Spotlight on Names

A few people have been kind enough to test out my Composed bookmarklet and give some feedback (here on Google+ amongst other places). A couple of people identified composers on COPAC for which my bookmarklet didn’t produce any information, and when I checked this was because the underlying data I’m using, the MusicNet Codex, didn’t have a record for those examples.

This reinforced an idea that keeps coming back to me as I think about Library data and Linked Data – which is that we need good ways of capturing and then re-expressing in our data feedback from consumers/users of the data. In the case of the Composed bookmarklet it seems sensible to have a way to allow people to say at least:

  • “This record contains a composer [name or identifier] you don’t have in your data]”
  • “For this record the bookmarklet displays a composer not mentioned in the record”

This triggered some further thoughts that a bookmarklet could be a nice way of generally allowing those interested (librarians or others) to add information to the record – specifically structured information and identifiers for people (and perhaps some other entities).
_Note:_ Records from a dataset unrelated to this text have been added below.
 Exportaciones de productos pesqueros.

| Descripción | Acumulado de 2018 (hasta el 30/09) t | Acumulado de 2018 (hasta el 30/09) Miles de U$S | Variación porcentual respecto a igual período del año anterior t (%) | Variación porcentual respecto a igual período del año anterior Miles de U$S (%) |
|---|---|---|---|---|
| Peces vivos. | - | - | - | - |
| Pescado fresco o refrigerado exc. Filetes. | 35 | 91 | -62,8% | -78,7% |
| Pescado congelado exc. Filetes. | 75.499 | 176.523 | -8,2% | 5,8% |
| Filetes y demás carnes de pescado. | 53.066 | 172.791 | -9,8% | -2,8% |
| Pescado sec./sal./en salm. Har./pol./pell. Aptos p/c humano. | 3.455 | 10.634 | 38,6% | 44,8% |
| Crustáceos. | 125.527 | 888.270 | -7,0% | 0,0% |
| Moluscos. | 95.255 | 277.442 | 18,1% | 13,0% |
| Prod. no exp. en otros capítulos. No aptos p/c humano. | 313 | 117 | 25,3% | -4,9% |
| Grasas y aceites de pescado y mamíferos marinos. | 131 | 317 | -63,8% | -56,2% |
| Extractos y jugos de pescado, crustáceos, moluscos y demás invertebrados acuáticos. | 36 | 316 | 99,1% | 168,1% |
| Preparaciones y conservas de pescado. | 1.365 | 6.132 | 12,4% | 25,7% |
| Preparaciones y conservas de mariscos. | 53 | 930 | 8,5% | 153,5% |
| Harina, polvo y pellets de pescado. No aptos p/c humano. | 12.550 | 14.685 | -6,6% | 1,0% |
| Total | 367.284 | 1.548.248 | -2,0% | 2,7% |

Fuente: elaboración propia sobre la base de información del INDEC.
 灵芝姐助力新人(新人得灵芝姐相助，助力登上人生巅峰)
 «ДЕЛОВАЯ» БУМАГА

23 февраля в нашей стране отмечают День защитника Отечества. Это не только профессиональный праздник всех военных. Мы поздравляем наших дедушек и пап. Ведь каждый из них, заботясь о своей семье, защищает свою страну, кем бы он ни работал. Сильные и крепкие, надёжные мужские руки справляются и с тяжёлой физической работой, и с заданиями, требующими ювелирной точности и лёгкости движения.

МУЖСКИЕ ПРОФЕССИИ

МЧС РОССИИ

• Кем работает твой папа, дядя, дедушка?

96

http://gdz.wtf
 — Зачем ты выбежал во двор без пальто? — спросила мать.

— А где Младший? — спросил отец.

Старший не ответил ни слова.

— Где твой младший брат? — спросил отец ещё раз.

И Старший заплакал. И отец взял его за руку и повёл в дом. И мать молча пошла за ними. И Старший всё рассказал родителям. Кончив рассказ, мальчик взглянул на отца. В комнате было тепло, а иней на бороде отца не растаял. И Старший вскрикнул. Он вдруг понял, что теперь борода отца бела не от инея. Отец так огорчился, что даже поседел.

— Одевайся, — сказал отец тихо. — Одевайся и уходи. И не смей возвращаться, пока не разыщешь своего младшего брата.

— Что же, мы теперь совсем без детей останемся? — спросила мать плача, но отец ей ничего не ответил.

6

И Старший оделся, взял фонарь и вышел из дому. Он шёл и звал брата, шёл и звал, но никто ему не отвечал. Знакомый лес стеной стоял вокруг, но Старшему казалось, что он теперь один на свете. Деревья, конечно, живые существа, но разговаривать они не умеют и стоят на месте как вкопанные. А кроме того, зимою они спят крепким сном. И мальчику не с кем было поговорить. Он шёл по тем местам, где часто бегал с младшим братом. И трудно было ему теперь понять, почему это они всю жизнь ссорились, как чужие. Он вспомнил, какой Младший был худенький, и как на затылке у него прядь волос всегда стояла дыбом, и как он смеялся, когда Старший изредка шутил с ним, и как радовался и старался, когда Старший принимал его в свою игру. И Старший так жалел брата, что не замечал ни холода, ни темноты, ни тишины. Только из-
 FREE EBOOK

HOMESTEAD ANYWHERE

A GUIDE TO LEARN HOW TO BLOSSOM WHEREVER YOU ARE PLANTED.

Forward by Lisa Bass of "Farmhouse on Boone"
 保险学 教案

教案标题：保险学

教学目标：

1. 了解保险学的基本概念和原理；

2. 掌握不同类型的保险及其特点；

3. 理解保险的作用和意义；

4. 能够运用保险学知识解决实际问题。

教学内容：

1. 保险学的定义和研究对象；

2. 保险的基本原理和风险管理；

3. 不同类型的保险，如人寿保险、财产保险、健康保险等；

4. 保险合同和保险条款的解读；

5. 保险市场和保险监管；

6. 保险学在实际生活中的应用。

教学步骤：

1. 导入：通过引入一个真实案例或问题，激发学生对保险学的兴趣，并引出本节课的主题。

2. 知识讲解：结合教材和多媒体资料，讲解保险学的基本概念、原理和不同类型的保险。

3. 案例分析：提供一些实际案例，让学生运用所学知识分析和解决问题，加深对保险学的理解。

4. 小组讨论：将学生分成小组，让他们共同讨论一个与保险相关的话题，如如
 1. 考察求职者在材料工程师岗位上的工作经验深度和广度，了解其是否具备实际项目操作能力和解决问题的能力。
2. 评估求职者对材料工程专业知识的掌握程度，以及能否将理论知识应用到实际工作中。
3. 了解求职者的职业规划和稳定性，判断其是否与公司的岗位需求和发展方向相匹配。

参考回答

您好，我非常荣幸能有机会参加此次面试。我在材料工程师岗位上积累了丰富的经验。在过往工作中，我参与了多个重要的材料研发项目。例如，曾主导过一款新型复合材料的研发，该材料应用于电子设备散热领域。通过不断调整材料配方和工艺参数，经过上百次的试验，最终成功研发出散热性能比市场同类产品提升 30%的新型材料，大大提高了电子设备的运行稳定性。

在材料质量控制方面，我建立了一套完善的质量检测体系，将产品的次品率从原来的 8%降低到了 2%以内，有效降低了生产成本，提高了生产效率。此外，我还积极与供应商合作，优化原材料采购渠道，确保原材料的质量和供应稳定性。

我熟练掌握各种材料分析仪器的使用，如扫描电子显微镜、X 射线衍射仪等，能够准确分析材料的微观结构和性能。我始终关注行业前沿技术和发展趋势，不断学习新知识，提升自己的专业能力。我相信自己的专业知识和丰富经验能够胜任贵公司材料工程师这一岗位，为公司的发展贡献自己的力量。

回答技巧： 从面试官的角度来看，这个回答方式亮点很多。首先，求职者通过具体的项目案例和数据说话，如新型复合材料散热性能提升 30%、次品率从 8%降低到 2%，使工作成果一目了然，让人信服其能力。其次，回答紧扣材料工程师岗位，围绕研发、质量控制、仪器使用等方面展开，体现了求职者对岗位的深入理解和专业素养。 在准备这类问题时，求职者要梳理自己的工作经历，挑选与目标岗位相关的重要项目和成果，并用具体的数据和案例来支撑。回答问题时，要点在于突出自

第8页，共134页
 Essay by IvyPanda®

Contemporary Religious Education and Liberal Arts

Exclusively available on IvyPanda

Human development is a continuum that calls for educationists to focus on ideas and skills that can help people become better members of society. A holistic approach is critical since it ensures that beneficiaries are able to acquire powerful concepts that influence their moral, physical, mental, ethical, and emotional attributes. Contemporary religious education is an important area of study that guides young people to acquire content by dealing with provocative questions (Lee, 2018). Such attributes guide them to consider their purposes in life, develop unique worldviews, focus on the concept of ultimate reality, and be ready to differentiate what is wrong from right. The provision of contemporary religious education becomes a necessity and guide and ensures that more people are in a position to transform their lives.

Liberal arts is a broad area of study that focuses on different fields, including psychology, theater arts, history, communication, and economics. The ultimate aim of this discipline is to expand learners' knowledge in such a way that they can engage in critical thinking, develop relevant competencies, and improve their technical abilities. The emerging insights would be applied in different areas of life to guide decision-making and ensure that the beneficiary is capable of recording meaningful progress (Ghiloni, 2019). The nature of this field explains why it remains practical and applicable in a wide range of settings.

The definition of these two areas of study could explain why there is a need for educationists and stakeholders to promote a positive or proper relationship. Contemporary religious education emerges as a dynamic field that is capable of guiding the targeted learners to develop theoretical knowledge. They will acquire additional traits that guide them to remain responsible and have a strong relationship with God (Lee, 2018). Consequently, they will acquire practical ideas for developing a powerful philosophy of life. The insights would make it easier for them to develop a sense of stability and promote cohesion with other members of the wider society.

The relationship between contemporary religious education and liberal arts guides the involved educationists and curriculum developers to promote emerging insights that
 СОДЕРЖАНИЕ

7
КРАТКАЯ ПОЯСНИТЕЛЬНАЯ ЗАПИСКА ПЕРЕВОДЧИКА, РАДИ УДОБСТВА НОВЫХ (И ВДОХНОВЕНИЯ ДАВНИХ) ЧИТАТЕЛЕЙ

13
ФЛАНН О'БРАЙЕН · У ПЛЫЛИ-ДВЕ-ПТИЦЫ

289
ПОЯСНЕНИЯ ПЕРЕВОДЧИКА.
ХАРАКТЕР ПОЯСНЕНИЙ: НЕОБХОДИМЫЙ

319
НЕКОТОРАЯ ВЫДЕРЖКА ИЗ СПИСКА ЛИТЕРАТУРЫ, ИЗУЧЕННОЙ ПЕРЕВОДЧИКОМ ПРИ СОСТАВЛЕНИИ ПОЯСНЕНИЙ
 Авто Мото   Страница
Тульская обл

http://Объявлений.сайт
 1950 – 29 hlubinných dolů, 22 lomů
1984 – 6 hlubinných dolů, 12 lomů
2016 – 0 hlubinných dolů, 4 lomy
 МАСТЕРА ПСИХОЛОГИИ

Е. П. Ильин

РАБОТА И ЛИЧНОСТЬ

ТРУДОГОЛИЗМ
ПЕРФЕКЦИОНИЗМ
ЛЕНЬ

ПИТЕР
Then discussing the #discodev competition with Mathieu D’Aquin at the Open University today he mentioned the DBpedia ‘Spotlight’ tool which does entity extraction and gives back identifiers from DBpedia.

So how about a bookmark which:

  • Grabs the ‘people’ fields (100, 700, 600 – others?)
  • Passes contents to Spotlight and gets back possible DBPedia matches
  • Links to VIAF (think this is possible where VIAF has a Wikipedia URI) (possibly do this after decision made below)
  • Allows the user to confirm or reject the suggestions – if they confirm allows them to state a relationship as defined by MARC relators (available as Linked Data at http://id.loc.gov/vocabulary/relators.html)
  • Posts a triple expressing a link between the catalogue record, the relator, and DBPedia URI and/or VIAF URI

This could then be harvested back by libraries or others to get more expressive linked data relating bibliographic entities to people entities with a meaningful relationship. I haven’t looked at this in detail – but I don’t think it would be very difficult – my guess is just a few hours work.

I think this also starts to address another issue that always comes up when discussing libraries and linked data which is how might linked data start to become part of the metadata creation process in libraries – although since it relies on an existing record it doesn’t really get there – but if libraries are going to successfully exploit linked data we need to play around with interfaces that help us integrate linked data into our data as it is created.